═══ Fragmento proporcionado

YO SOY LA LUZ DEL MUNDO
Nos acercamos a la Pascua, la celebración anual de la
resurrección de nuestro Salvador Jesucristo. Somos el pueblo de la Pascua,
nacidos del bautismo por el que hemos muerto y resucitado con Cristo.
¿Cuáles son los dos grandes signos de la Pascua y del bautismo
cristiano? El agua y la luz. Por eso, el domingo pasado Jesús daba a la mujer
samaritana el agua viva, que sacia la sed para siempre, y, en este domingo,
Jesús le da al ciego la luz y nos dice a todos “Yo soy la luz del mundo”.
Jesús vio al ciego de nacimiento y se fijó en él, se paró a
escucharle. Los demás, seguramente, ya ni lo hacían, porque en el tiempo de
Jesús los tullidos, los enfermos, los ciegos, formaban parte del paisaje de las
aldeas sin que nadie les atendiese. Además, ¿Qué podía hacerse por un ciego de
nacimiento? Si alguien tenía compasión podía, a lo sumo, darle una limosna…
Pesaba sobre los leprosos, los tullidos, los ciegos, un
estigma social y un estigma religioso. Si alguien sufría esa situación sería porque era un gran pecador. Y si no lo era él, lo eran sus padres, de los cuales
habría heredado el pecado, por el que resultaba castigado con la enfermedad o
la ceguera. En ese sentido va la pregunta de los discípulos: ¿Quién pecó, éste
o sus padres, para que naciera ciego?

══════

• Detalle de tarea
Continúa el texto sobre Jesús como luz del mundo a partir de la pregunta de los discípulos con la que termina.

═══ Sección de datos

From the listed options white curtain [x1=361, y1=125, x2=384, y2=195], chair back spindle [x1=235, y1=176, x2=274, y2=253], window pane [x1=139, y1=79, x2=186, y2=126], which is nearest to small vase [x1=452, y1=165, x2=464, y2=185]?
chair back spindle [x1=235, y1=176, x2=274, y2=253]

══════

• Respuesta
Jesús no comparte esa visión tan negativa de los enfermos. La
enfermedad no es un castigo del pecado, ni el enfermo o el ciego son más
culpables que los sanos. Por eso dedica el Señor sus fuerzas a combatir la
enfermedad y todo lo que daña al ser humano: cura, alivia, resucita, da
esperanza…
Jesús le devuelve la vista y el hombre curado se convierte en
discípulo. Un hecho así, maravilloso, humanamente inexplicable, debería ser una
señal para todos de que Jesús es el Mesías de Dios, el que trae la luz de Dios
al mundo.
Pero hay corazones tan endurecidos por el pecado y mentes tan
cerradas por los prejuicios, como las de los fariseos, que ni teniendo delante
al ciego que ahora ve son capaces de reconocer que el poder de Jesús viene de
Dios y que es más que un profeta.
Para ellos Jesús no lo es, porque no guarda las costumbres
sobre el sábado judío y las otras costumbres religiosas según su modo estrecho
de entenderlas.
¿Qué ceguera es mayor, la del que ha sido sanado por Jesús o
la de aquellos que ni viendo tales signos son capaces de abrir la mente y el
corazón a la luz de Dios mientras dicen creer en él?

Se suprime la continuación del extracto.